> 出典の文章
· · · · · · ·
GHQが焚書処分した田中喜四郎の政治詩集を読む~~その1 『戦争と戦争』

GHQ焚書

 GHQが焚書処分した詩集や句集には戦意高揚させるような作品が多いのだが、世界情勢や国内の情勢について記された詩集も存在する。今回は田中喜四郎という人物が著した『戦争と戦争』の中から、いくつかの作品を紹介させていただくこととしたい。

 著者の田中喜四郎についてはネットで検索しても経歴など詳しいことはよくわからないのだが、戦前には多くの詩集や句集を出しており、戦後も『ここは寂しき処』『苦悶の花』などの詩集を出している。戦後の著書の奥付に簡単な略歴が書かれていて、彼は広島市天神町に生まれて、明大英法科、東洋大哲学科、早大英文科に学んだことと、いくつかの作品が列記されているのだが、その中にはGHQに焚書処分された二冊の詩集はなぜかカットされている。

英国の人道主義

 あまり長文の作品の紹介は難しいので、簡単に読める作品を案内させていただく。最初に紹介するのは「英国の人道主義」である。

英国の労働党よ
支那の敗戦に驚いて
対日ボイコットを
盛んに放送しているではないか
英国民よ
得手勝手主義的人道主義者よ!
英国よ
我利我利主義的博愛主義者よ!
シンガポールに
要塞を築くのが
おまえ達の平和政策の表現か
印度の民衆を
カルカッタの牢獄へ叩き込み
餓死さすことが
英国民よ
おまえ達の人道主義か
支那大陸を
植民地化せしめ
支那の排日抗日を
煽動するのが
おまえ達の平和主義か
支那やスペインへ
武器を売りつけて
世界各地の戦争を
指導し
奨励し
煽動するのが
英国民よ
おまえ達の人道主義か
世界中に植民地を持ち
耕す人間も居ないような
廣漠たる植民地を持ち
豊富な資源や原料を持ち
腹一杯満ち足りて居ながら
欧州だけでもまだ足らないで
東洋までやって来て
貧乏国日本を苦しめ
支那を煽動し
支那に食い付き
支那の血を啜り
印度を餓死せしめるのが
英国よ
おまえ達の博愛主義か
東洋の敵英国!

田中喜四郎『戦争と戦争』日本社 昭和12年刊 p.73~76

 この作品の日付は昭和十二年(1937年)十月一日となっており、支那事変の発端となった盧溝橋事件から三ヵ月も経っていない時期に書かれたものである。支那事変は戦後になってから「日華事変」と呼び方を変えられ、昭和五十年の教科書から「日中戦争」と記されて、日本が中国を侵略したというニュアンスで歴史がつづられるようになったのだが、戦前の新聞や書物を読めば、戦後のわが国に広められた歴史叙述は真実とは大きく異なることが容易に理解できる。英米人が中国人を反日に誘導し、英国は世界の植民地を搾取していて、インドでは多くの餓死者が出たことは明らかな事実であり、田中喜四郎の政治詩集には、当時の日本人の多くが共感していたのではないだろうか。
· · · · · · ·
保存されたデータ項目
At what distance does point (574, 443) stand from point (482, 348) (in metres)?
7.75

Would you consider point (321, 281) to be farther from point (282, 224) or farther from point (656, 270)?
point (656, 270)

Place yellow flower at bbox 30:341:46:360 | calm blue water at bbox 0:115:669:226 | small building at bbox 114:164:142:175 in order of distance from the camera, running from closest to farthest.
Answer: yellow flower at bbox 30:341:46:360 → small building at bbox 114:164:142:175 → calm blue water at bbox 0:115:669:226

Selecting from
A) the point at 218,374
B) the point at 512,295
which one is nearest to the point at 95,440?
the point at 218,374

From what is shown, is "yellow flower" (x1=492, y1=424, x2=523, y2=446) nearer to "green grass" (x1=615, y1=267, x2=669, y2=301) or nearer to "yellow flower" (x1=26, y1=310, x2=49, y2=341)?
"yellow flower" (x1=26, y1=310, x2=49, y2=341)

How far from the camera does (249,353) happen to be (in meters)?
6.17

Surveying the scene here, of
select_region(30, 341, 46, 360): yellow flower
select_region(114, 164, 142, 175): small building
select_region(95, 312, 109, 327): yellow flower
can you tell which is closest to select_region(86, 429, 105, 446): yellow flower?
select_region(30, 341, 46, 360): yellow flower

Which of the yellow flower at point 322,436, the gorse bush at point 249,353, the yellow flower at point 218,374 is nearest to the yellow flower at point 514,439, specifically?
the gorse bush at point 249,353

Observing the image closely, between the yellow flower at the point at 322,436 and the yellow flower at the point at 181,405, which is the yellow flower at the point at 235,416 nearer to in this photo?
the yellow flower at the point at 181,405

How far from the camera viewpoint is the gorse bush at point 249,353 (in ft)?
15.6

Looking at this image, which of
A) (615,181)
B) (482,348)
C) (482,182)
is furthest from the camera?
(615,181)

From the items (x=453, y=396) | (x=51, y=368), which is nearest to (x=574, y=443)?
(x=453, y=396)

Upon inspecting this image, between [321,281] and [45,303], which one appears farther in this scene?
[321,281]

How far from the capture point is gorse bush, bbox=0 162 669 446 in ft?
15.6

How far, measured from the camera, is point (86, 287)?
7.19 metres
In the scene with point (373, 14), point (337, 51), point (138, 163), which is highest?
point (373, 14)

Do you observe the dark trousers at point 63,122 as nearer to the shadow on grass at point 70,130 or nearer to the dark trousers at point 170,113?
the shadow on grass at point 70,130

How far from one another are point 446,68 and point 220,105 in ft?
· · · · · · ·
> 短い課題 1
田中喜四郎の詩集についての文章によると、「英国の人道主義」という作品に記された日付はいつですか。
> 短い課題 2
田中喜四郎の詩集についての文章を、最後の文の後から書き継いでください。
データはこの作業には一切関係しません。

> 課題の解答 1
昭和十二年(1937年)十月一日です。

> 課題の解答 2
北京で排日運動が開始された背後に英米人の煽動があった
1919年のパリ講和会議でわが国が提案した人種差別撤廃案が否決された22日後に、北京で最初の排日運動(五四運動)が行われている。当時北京の民家に下宿していた長野朗が当時のことを記録しているが、支那の排日運動を煽動したのは英米人であった。彼らは黄色人種間の分断と、支那において日本が開拓した市場を狙っていた。

英米が排日運動を仕掛けたのは中国だけではなかった
中国の排日運動の始まりである1919年の「五四運動」に英米人が関与していたことは、当時のわが国の新聞にも多数報道されている。また、朝鮮半島で起きた三・一独立運動も米国宣教師が関与していたと報じられている。これらは、同年一月にわが国がパリ講和会議で人種差別撤廃案を提出したことと無関係だとは思えない。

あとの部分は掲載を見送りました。